I don't remember the schedule, which Apple does document. As the backups age, the hourly backups get collapsed into daily, weekly and then monthly backups.


----------



## EricP (May 13, 2009)

For what it's worth (my wife has an IMac, and I have an old white MacBook and a new MacBook pro (aluminum), Western Digital has been good--I went 1 TB and use it over an apple network for all of our back-ups. I'd have to agree that USB2 is slow, but since we background back-up everything, it works ok. Another solution, if you just want an external drive, is upgrade your harddrive (perhaps 250-500 MB), and then use your old (current) HD in a portable enclosure for backup and transportation (and go Firewire for this). I did this with my old MacBook (along with adding as much RAM as I could) and it gave me another year or two of good use before I decided to go with the bigger display of the MacBook pro.


----------



## Idelette (May 13, 2009)

jfschultz said:


> In His Grip said:
> 
> 
> > Yes, I'm pretty sure that my Macbook does support Firewire....so I'll have to look into that!
> ...



Yes, I have the white 13 inch macbook. Are they equipped for FW400 or FW800? I don't use TimeMachine....its a great feature....but since I mainly use my laptop for storage its not really necessary for me. So you would suggest getting the TimeCapsule then?

-----Added 5/13/2009 at 03:33:10 EST-----



EricP said:


> For what it's worth (my wife has an IMac, and I have an old white MacBook and a new MacBook pro (aluminum), Western Digital has been good--I went 1 TB and use it over an apple network for all of our back-ups.
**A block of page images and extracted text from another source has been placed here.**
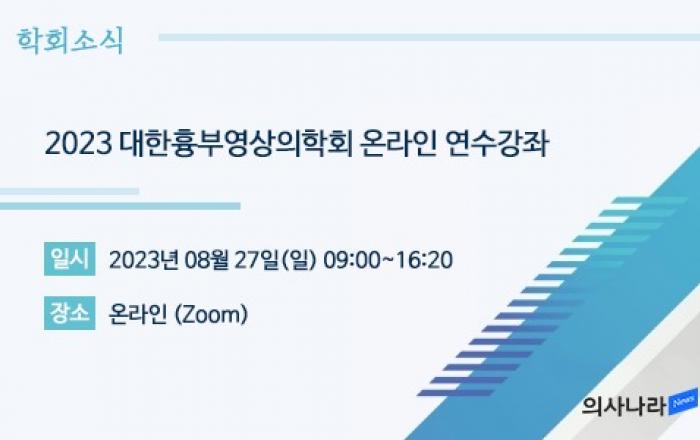 학회소식

2023 대한흉부영상의학회 온라인 연수강좌

일시 2023년 08월 27일(일) 09:00~16:20

장소 온라인 (Zoom)

의사나라 News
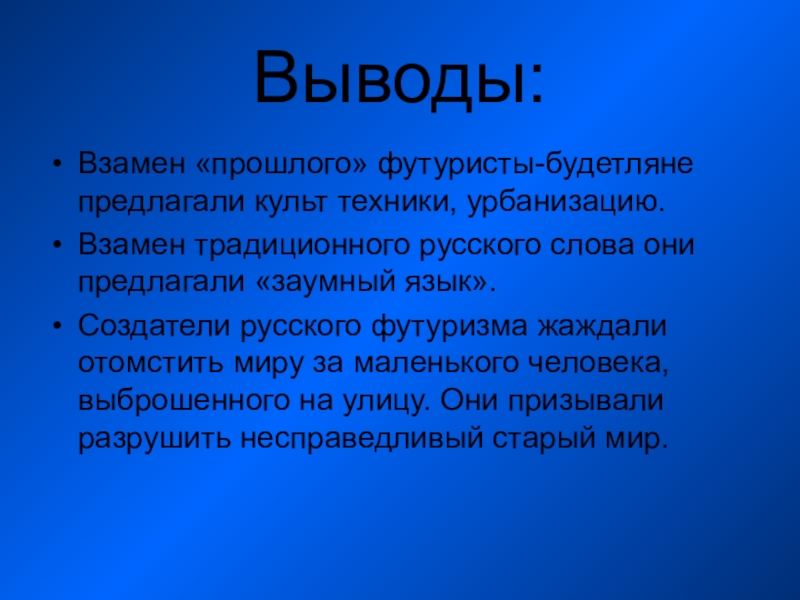 Выводы:

• Взамен «прошлого» футуристы-будетляне предлагали культ техники, урбанизацию.

• Взамен традиционного русского слова они предлагали «заумный язык».

• Создатели русского футуризма жаждали отомстить миру за маленького человека, выброшенного на улицу. Они призывали разрушить несправедливый старый мир.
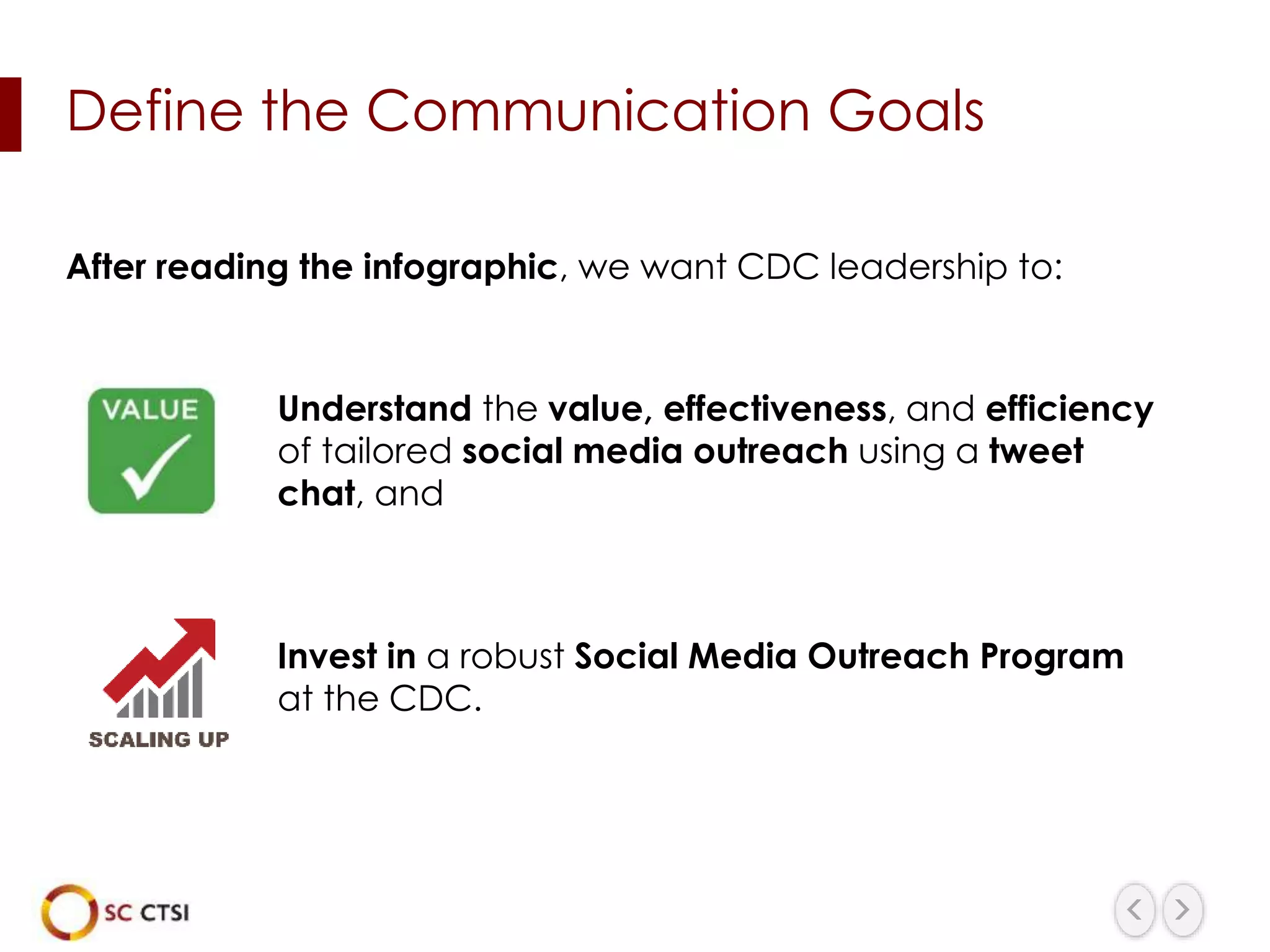 Define the Communication Goals

After reading the infographic, we want CDC leadership to:

VALUE

Understand the value, effectiveness, and efficiency of tailored social media outreach using a tweet chat, and

SCALING UP

Invest in a robust Social Media Outreach Program at the CDC.

SC CTSI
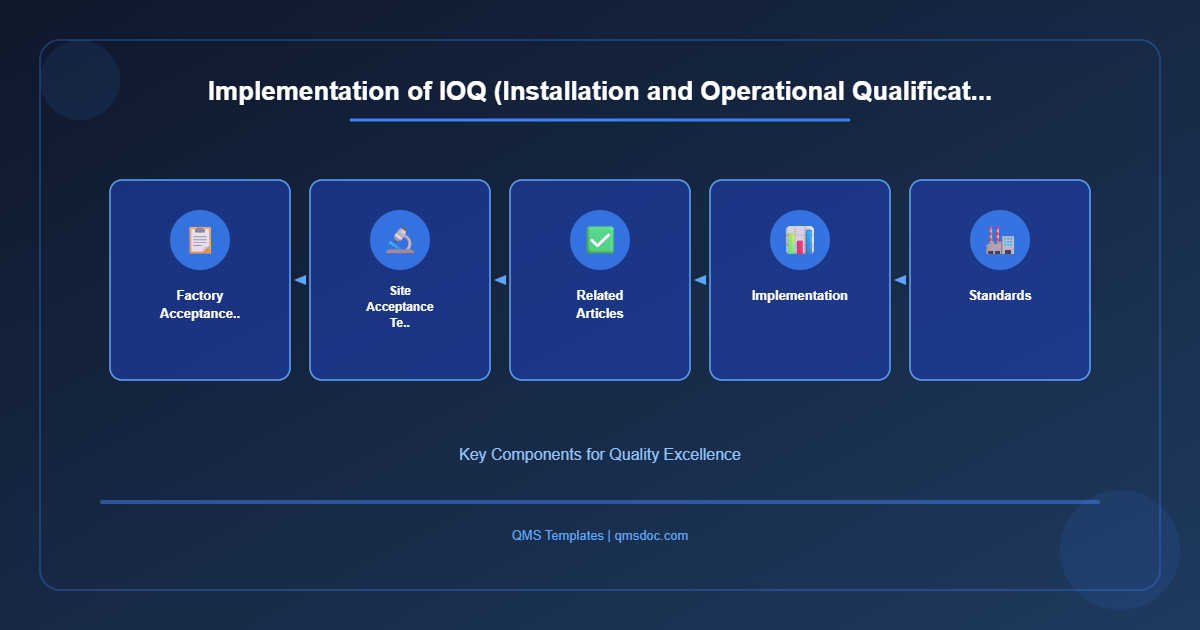 Implementation of IOQ (Installation and Operational Qualificat...

Factory Acceptance..

Site Acceptance Te..

Related Articles

Implementation

Standards

Key Components for Quality Excellence

QMS Templates | qmsdoc.com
I'd have to agree that USB2 is slow, but since we background back-up everything, it works ok. Another solution, if you just want an external drive, is upgrade your harddrive (perhaps 250-500 MB), and then use your old (current) HD in a portable enclosure for backup and transportation (and go Firewire for this). I did this with my old MacBook (along with adding as much RAM as I could) and it gave me another year or two of good use before I decided to go with the bigger display of the MacBook pro.



That's a good option, I never considered that before! I'll have to think about that, thank you. And btw, I LOVE the MacBook Pro! I almost wish that I had shelled out more money and gotten that one instead!


----------



## jfschultz (May 14, 2009)

In His Grip said:


> jfschultz said:
> 
> 
> > In His Grip said:
> ...



The white and black MacBooks have FW400.

If you are comfortable with connecting an external drive to do backups, that should be fine. I would recommend getting a drive that is powered off of the firewire connection. It is less hassle and more likely to get done (speaking from sad experience).

The advantage with TimeMachine is that it preserves a history of the files. So if you found that you deleted a file you need, you can go back "in time" and find it. Other backup systems might not preserve such a history, so if you did a backup between deleting the file and finding you need it, it is gone.

As I recall, TimeCapsule, is the only "official" way to use TimeMachine over a WiFi connection.


----------



## Idelette (May 15, 2009)

jfschultz said:


> In His Grip said:
> 
> 
> > jfschultz said:
> ...



Thank you so much for all your help!


----------